→ **ЗАДАНИЕ 1**
Когда, согласно фрагменту текста, активизировалась внешняя политика китайского правительства?

→ **ФРАГМЕНТ ТЕКСТА**
****************

Шрифт:
В результате активизации внешней политики китайского правительства в начале XV в. параллельно с расширением посольских связей была значительно упрочена своеобразная система номинальных «вассальных отношений» стран Южных морей с Китаем во всех ее формальных проявлениях. Современники и участники заморских походов восторженно писали: «Среди множества стран нет таких, которые бы не сдались нам… Повсюду, куда приходили наши корабли и повозки и куда могли пройти люди, не было никого, кто бы не питал [к императору] чувства уважения и преданности… Все страны признали себя подданными. Процветает присылка дани и подношений» [327] . Естественно, это красочная гипербола, типичная для официального стиля того времени в Китае. Однако здесь, несомненно, нашли отражение успехи, достигнутые Китаем в странах Южных морей в начале XV в. Периодическое появление в водах Южных морей китайского флота с армией на борту и прецеденты непосредственного военного вмешательства превратили Минскую империю во вполне реальную силу в глазах многочисленных мелких государственных образований этого района. Местные властители не могли не считаться с этим.
327
Фэй Синь, Сын на шэн лань, Предисловие, стр. 9–10.

****************

Необработанный листинг:
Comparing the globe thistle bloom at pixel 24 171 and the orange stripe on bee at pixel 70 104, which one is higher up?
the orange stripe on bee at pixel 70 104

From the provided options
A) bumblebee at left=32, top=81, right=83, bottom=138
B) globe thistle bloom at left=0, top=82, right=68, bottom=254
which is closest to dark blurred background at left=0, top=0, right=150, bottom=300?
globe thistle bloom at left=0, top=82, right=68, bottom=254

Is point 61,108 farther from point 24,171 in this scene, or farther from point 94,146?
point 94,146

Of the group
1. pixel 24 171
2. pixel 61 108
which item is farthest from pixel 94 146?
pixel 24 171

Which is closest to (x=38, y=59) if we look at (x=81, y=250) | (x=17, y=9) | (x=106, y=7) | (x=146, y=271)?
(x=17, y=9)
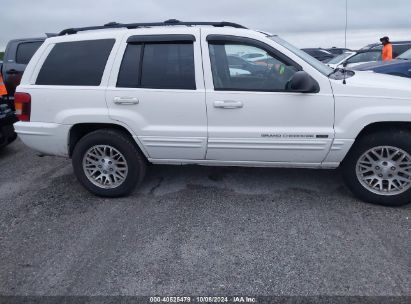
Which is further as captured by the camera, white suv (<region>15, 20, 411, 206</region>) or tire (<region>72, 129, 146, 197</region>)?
tire (<region>72, 129, 146, 197</region>)

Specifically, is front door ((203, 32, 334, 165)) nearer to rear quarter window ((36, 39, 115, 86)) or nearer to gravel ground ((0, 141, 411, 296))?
gravel ground ((0, 141, 411, 296))

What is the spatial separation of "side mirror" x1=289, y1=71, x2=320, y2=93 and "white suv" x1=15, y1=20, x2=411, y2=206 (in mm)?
11

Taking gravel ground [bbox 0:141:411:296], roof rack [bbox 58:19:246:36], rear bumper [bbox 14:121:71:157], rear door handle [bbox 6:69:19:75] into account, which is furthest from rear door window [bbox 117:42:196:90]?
rear door handle [bbox 6:69:19:75]

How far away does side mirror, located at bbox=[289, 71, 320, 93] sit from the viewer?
11.7 ft

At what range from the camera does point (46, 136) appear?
166 inches

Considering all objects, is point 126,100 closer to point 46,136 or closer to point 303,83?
point 46,136

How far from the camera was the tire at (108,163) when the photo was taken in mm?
4145

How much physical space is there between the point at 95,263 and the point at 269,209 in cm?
180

****************

→ **ЗАДАНИЕ 2**
Процитируйте строки листинга от строки, содержащей «Taking gravel ground», до конца листинга включительно.

→ **ОТВЕТ 1**
В начале XV в.

→ **ОТВЕТ 2**
Taking gravel ground [bbox 0:141:411:296], roof rack [bbox 58:19:246:36], rear bumper [bbox 14:121:71:157], rear door handle [bbox 6:69:19:75] into account, which is furthest from rear door window [bbox 117:42:196:90]?
rear door handle [bbox 6:69:19:75]

How far away does side mirror, located at bbox=[289, 71, 320, 93] sit from the viewer?
11.7 ft

At what range from the camera does point (46, 136) appear?
166 inches

Considering all objects, is point 126,100 closer to point 46,136 or closer to point 303,83?
point 46,136

How far from the camera was the tire at (108,163) when the photo was taken in mm?
4145

How much physical space is there between the point at 95,263 and the point at 269,209 in cm?
180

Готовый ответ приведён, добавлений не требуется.